Silvestre Revueltas - "Night of Enchantment" from The Night of the Mayas

SILVESTRE REVUELTAS (1899 – 1940)

LA NOCHE DE LOS MAYAS (The Night of the Mayas)

IV: NOCHE DE ENCANTAMIENTO (Night of Enchantment)

Composed: 1939
Premiered: in movie La Noche de los Mayas, 1939; Suite (arr. Jose Ives Limantour) Mexico City, 1961

There is a scene in the 1935 movie ¡Vámonos con Pancho Villa! in which the piano player in a very dubious saloon holds up a sign reading “Se suplica no tirarle al pianist” (“Please don’t shoot the pianist”) before taking a heroic pull on a bottle of Tequila and disappearing behind the piano as a firefight erupts around him. That pianist is Silvestre Revueltas, and – alas – the Tequila was real. Revueltas had to be carried off the set at the end of the day’s filming. This tiny cameo of excitement, humor and alcohol could stand as a short summation of the career of Mexico’s most flamboyant, most thoroughly Mexican and most self-destructive composer. He was dead at the age of 40, howling his last as his friends wondered why he wasn’t attending the premiere of his most recent ballet.

Revueltas has much in common with Modest Mussorgsky: ardent nationalism, superb orchestration, endless rhythmic invention – and a tendency not to finish works as the bottle beckoned. Noche de Encantamiento was written as part of the very extensive music for the movie La Noche de los Mayas. Although Revueltas completed the composition score, the orchestration had to be partly farmed out for the music to be ready in time for the film (the composer could not face the recording session); the version which made the work famous (which we hear this evening) was largely recomposed and orchestrated by Revueltas scholar Jose Ives Limantour many years later.

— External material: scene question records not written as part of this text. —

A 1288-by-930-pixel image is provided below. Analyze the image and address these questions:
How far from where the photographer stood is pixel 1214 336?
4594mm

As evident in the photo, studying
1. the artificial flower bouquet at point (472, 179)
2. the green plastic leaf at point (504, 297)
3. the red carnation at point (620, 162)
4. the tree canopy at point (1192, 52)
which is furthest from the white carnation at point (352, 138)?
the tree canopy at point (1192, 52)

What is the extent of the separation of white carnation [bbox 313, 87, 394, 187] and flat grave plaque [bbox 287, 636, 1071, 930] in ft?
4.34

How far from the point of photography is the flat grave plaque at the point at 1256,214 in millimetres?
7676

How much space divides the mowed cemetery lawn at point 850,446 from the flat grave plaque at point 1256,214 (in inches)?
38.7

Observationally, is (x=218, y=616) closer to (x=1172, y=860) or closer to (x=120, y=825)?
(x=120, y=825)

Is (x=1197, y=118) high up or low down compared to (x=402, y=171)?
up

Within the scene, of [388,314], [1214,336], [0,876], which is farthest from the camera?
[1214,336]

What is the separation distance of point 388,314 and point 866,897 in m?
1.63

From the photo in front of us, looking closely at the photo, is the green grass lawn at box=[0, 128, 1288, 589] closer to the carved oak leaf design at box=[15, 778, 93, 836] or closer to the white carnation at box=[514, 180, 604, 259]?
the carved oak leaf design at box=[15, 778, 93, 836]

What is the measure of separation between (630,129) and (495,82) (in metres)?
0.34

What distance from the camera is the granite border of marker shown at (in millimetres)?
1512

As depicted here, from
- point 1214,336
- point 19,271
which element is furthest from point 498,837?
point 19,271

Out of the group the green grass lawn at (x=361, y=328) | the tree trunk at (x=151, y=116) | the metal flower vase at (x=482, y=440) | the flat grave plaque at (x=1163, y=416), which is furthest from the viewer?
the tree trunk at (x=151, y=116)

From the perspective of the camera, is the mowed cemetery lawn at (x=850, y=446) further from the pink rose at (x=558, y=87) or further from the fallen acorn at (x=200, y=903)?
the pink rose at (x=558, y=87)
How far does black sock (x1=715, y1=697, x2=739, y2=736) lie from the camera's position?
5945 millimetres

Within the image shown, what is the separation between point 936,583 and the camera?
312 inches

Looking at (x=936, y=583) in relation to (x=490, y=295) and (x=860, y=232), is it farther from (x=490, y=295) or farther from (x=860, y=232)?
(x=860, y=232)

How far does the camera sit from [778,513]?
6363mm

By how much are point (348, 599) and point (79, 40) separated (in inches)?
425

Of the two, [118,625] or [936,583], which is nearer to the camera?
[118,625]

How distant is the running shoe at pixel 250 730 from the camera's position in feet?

In his music, Revueltas takes the frantic percussive folk music of Mexico and applies Stravinsky’s methods, to give us a pre-Columbian Rite of Spring with enough energy and unlikely percussion instruments to make even the great Russian blench. And not only percussion: not even Stravinsky attempted a solo for conch shell - but here it is, in all its repeated-note, obsessive-rhythm glory. In lesser hands, this material would seem like particularly demented travelogue music, or naïve primitivism. It is neither. It is an astonishingly subtle composer taming extremely unsubtle material into music for the ages. Strictly speaking, the piece is a theme and variations, but by the end the theme has been not so much developed as demolished.

Within a few years of his death, Revueltas had become the hero of an entire generation of Mexican composers; if only they had listened a little earlier.

The subtitle of La Noche de los Mayas is “A Mexican tragedy.” The same could stand as the epitaph of Silvestre Revueltas.